By David Shepardson
WASHINGTON (Reuters) – Major automakers and industry suppliers on Wednesday urged Congress to move quickly to pass $52 billion in subsidies for U.S. semiconductor production, according to a letter seen by Reuters.
A persistent shortage of chips has disrupted the automotive and electronics industries, forcing some firms to scale back production.
The chief executives of General Motors, Ford Motor, Chrysler-parent Stellantis, Rivian Automotive, Magna International, NXP Semiconductors and senior U.S. leaders of Toyota Motor, Honda Motor, Hyundai Motor, Volkswagen, Mercedes Benz, BMW and Nissan urged Congress to act soon.

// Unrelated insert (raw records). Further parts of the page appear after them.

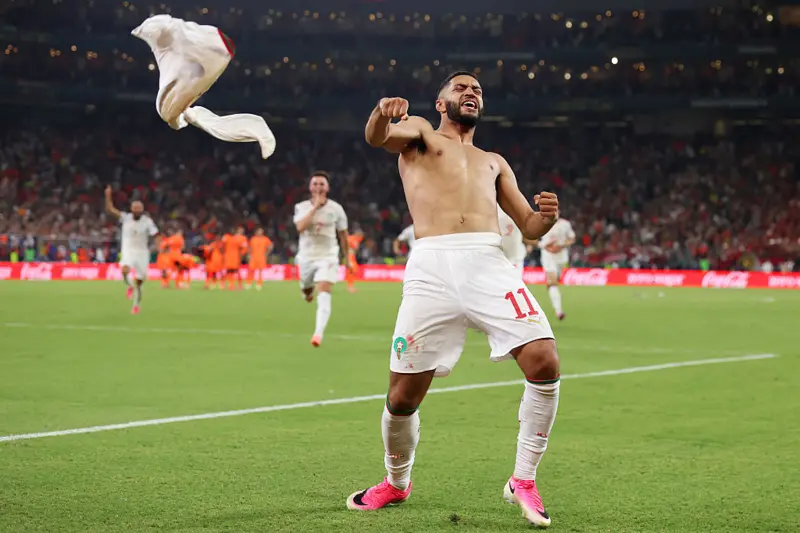 Morocco beats Netherlands on penalties to...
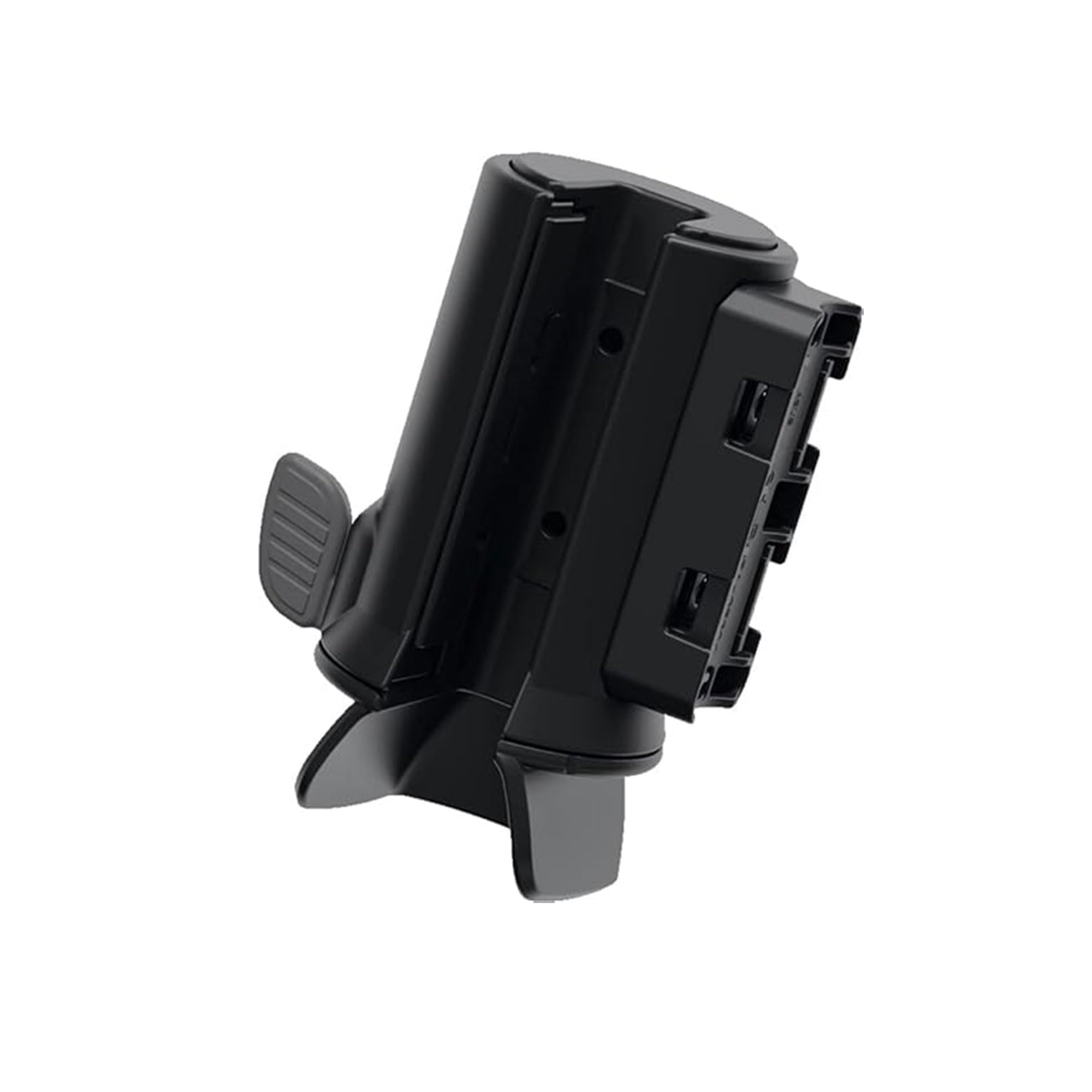 ABUS U-lock Granit 460 + staffa SH B - Serratura per bicicletta con grillo rotondo da 12 mm e chiave reversibile - Livello di sicurezza 9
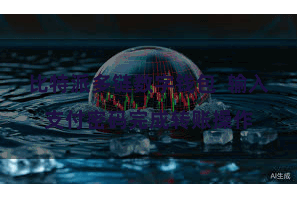 比特派多链数字钱包  输入支付密码完成转账操作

“If the U.S. is to remain a leader in automotive innovation, we must make the strategic, forward-looking investments today necessary to enhance the capacity and resilience of our domestic and regional semiconductor supply chains,” the letter said.

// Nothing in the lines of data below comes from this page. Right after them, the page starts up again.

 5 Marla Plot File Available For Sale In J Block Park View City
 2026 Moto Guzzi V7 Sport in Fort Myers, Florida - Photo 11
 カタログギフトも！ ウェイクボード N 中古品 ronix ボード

The letter warned “currently, the auto industry is facing substantial production losses stemming from capacity challenges across the global semiconductor supply chain” and added “numerous automakers have been forced to halt production and cancel shifts in the United States, with serious consequences for their workers and the communities in which they operate.”
The funding includes $2 billion to incentivize production of “mature node” semiconductors used by the auto industry and in medical devices, agricultural machinery and some national defense applications.
Congressional leaders met Tuesday to try to hammer out a compromise.
House Speaker Nancy Pelosi and Senate Majority Leader Chuck Schumer on Tuesday urged swift action and said they believed there was no reason the bill should not through Congress in July.
The Senate legislation, passed in June 2021, included $52 billion for chips subsidies and authorized another $200 billion to boost U.S. scientific and technological innovation to compete with China.
The House version, passed in February, is nearly 3,000 pages long and includes the $52 billion along with a number of trade proposals not in the Senate bill.